▶ DOCUMENT PASSAGE:

Although Stan is a PPL, JAGS technically isn’t a programming language (more on this later). We will use the term “Bayesian modelling software” to talk about them both.

Why use Bayesian modelling software?

When we do a (fully) Bayesian analysis we essentially have two ways to estimate the model parameters. If you have too much spare time on your hands, option A: write a bespoke sampling scheme might appeal to you. If you have other things to do, and want your inferences to be reliable, then I’d recommend option B: construct your model with purpose built software.

The advantages of using Bayesian modelling software over hand-coding a bespoke sampler are similar to the advantages of using a package or library over hand-coding any other model. There’s no need to reinvent the wheel when somebody else has done all the hard work.

Differences at a glance

Stan is a free, open source PPL based on C++. It was developed to allow us to conduct Bayesian inference without the need to write bespoke sampling algorithms. Stan is named after Stanislaw Ulam, who helped develop the first MCMC methods in the 1940s. Andrew Gelman, one of the lead Stan developers, thinks that in hindsight, Arianna would have been a better name than Stan, as it was Arianna Rosenbluth who programmed the first MCMC algorithm. A basic Stan program for linear regression looks like this:

// A linear regression in Stan
data {
int N; // sample size
vector[N] y; // response variable
vector[N] x; // predictor variable
}
parameters {
real alpha; // intercept
real beta; // slope
real<lower=0> tau; // precision
}
model {
// likelihood
y ~ normal(alpha + beta * x, 1 / sqrt(tau));
// prior
alpha ~ normal(0, 1);
beta ~ normal(0, 1);
tau ~ gamma(2, 2);
}

Stan might feel intimidating if you’ve never used a statically typed language before (languages like C++ and Java). Statically typed means we must declare the type of all variables in Stan. For example, our sample size, N is of type int: it is an integer. If we try to set N = 12.5 the Stan program will not run! R programmers like myself often take types for granted, especially numerical types.

▶ PROVIDED DATA:
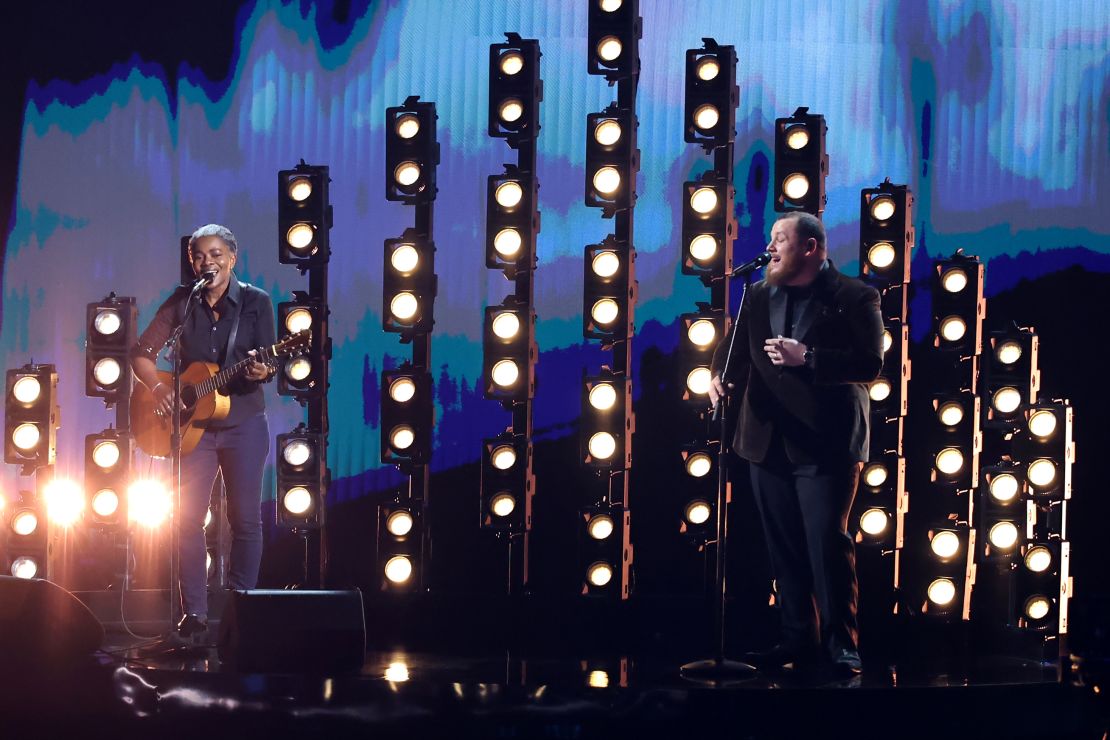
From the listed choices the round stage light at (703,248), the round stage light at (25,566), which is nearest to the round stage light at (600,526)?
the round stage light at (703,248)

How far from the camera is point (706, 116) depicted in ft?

▶ EXERCISE DESCRIPTION: Summarize the passage on Bayesian modelling software in two sentences. The data are drawn from a separate source unrelated to the text.

▶ ANSWER TO THE PROBLEM: For reliable Bayesian inference, constructing a model with purpose-built software such as Stan or JAGS is recommended over writing a bespoke sampling scheme, much as one would use a package instead of reinventing the wheel. Stan is a free, open source PPL based on C++, named after Stanislaw Ulam, and because it is statically typed, the type of every variable must be declared, so an integer sample size N cannot be set to 12.5.